There were scenes of confusion around Libya’s parliament building in Tripoli on Sunday as it was stormed by heavily armed gunmen claimed to be forces loyal to the country’s former army chief Khalifa Haftar.

Smoke rose from the parliament, which witnesses said had been shelled causing lawmakers to flee.

Renegade ex-general Haftar has vowed to rid Libya of Islamist militants and the Tripoli attack comes three days after men under his command launched a major air-and-ground attack against hardline Islamists in the eastern city of Benghazi.

Libya’s Health Ministry said 70 people had been killed in the Benghazi fighting and 141 people were injured.

Haftar said the Benghazi attacks were because Libya’s government had failed to halt violence there and was allowing extremists to exert considerable influence in the country

Benghazi was the cradle of the uprising against Gaddafi, but authorities have struggled to curb violence and stem attacks in the east which have been mostly blamed on Ansar al-Sharia, an Islamist group that Washington labels as a terrorist organisation.

In February Haftar released a video in which he called for a presidential committee to be formed to govern until new elections could be held as a way to end Libya’s political impasse. At that time he denied it was a coup d’etat.

Haftar is a former rebel in the war that deposed dictator Muammar Gaddafi. It is unclear how much support he has in the regular armed forces or among the competing militias in Libya.

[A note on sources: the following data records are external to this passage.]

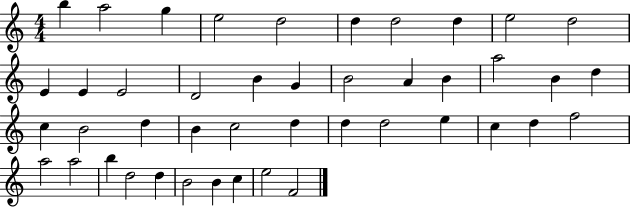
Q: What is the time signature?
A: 4/4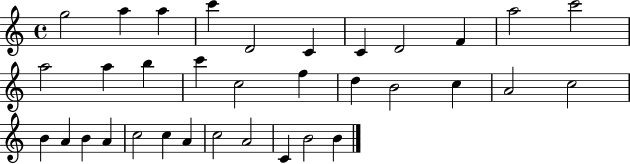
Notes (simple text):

G5/h A5/q A5/q C6/q D4/h C4/q C4/q D4/h F4/q A5/h C6/h A5/h A5/q B5/q C6/q C5/h F5/q D5/q B4/h C5/q A4/h C5/h B4/q A4/q B4/q A4/q C5/h C5/q A4/q C5/h A4/h C4/q B4/h B4/q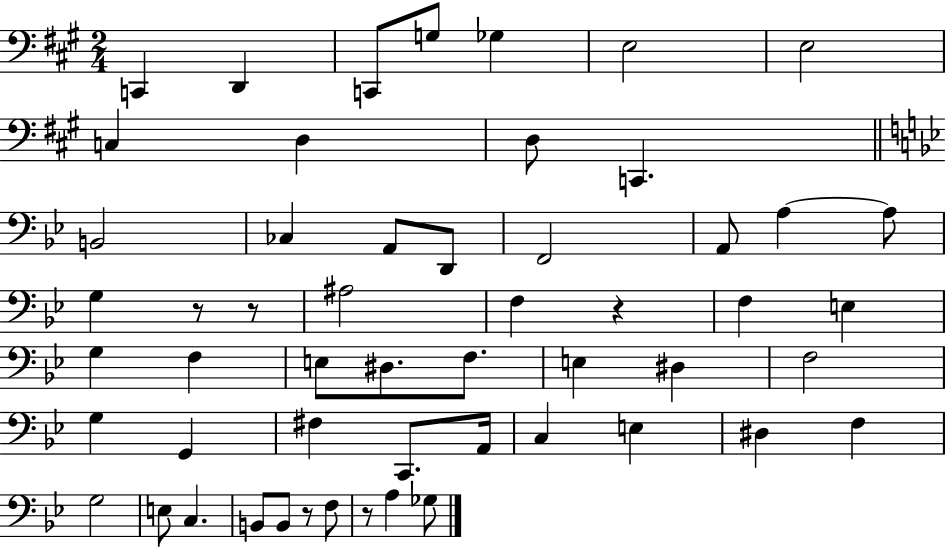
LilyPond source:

{
  \clef bass
  \numericTimeSignature
  \time 2/4
  \key a \major
  \repeat volta 2 { c,4 d,4 | c,8 g8 ges4 | e2 | e2 | \break c4 d4 | d8 c,4. | \bar "||" \break \key g \minor b,2 | ces4 a,8 d,8 | f,2 | a,8 a4~~ a8 | \break g4 r8 r8 | ais2 | f4 r4 | f4 e4 | \break g4 f4 | e8 dis8. f8. | e4 dis4 | f2 | \break g4 g,4 | fis4 c,8. a,16 | c4 e4 | dis4 f4 | \break g2 | e8 c4. | b,8 b,8 r8 f8 | r8 a4 ges8 | \break } \bar "|."
}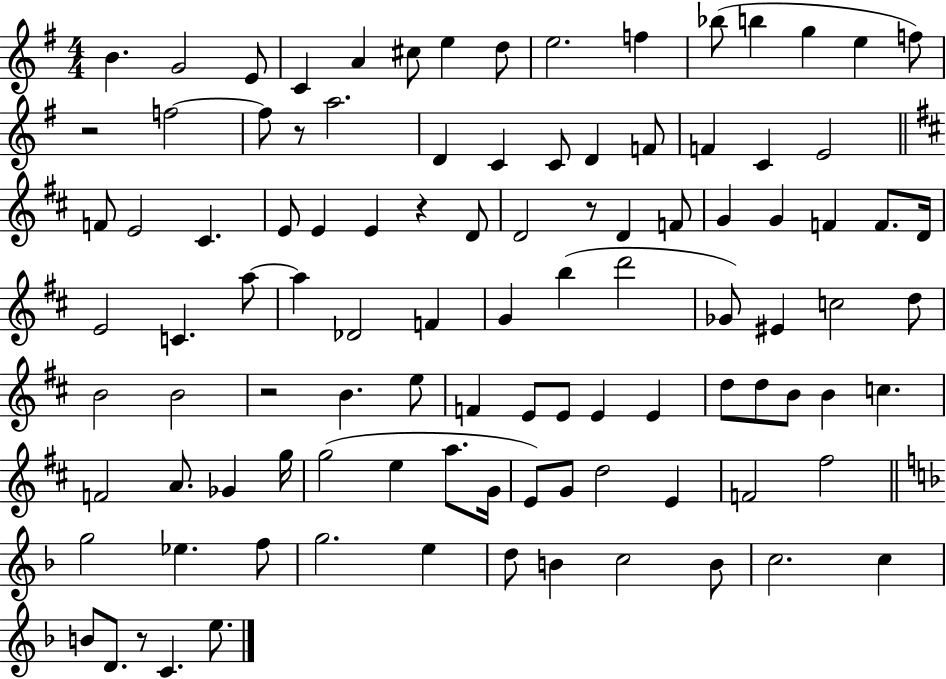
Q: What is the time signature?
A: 4/4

Libya’s parliament has been paralysed for months by divisions between Islamist and nationalist parties.

Many Libyans are frustrated at the lack of progress toward democratic transition since the fall of Gaddafi, but In Tripoli people who the Associated Press spoke to also criticised the latest violence.

Local resident Mohamed Ali said: “We do not want any more militias or displays of arms. And Tripoli is considered a civilian city and we do not want anyone coming here and terrorising us, like what happened today.”

Another Tripoli resident, Khalid Yossef, echoed his complaint: “What is happening is a struggle for power, that’s it. And the people are the ones who are suffering and they are the real victims As you can hear there are bullets flying around, and it’s all down to your luck when that happens.”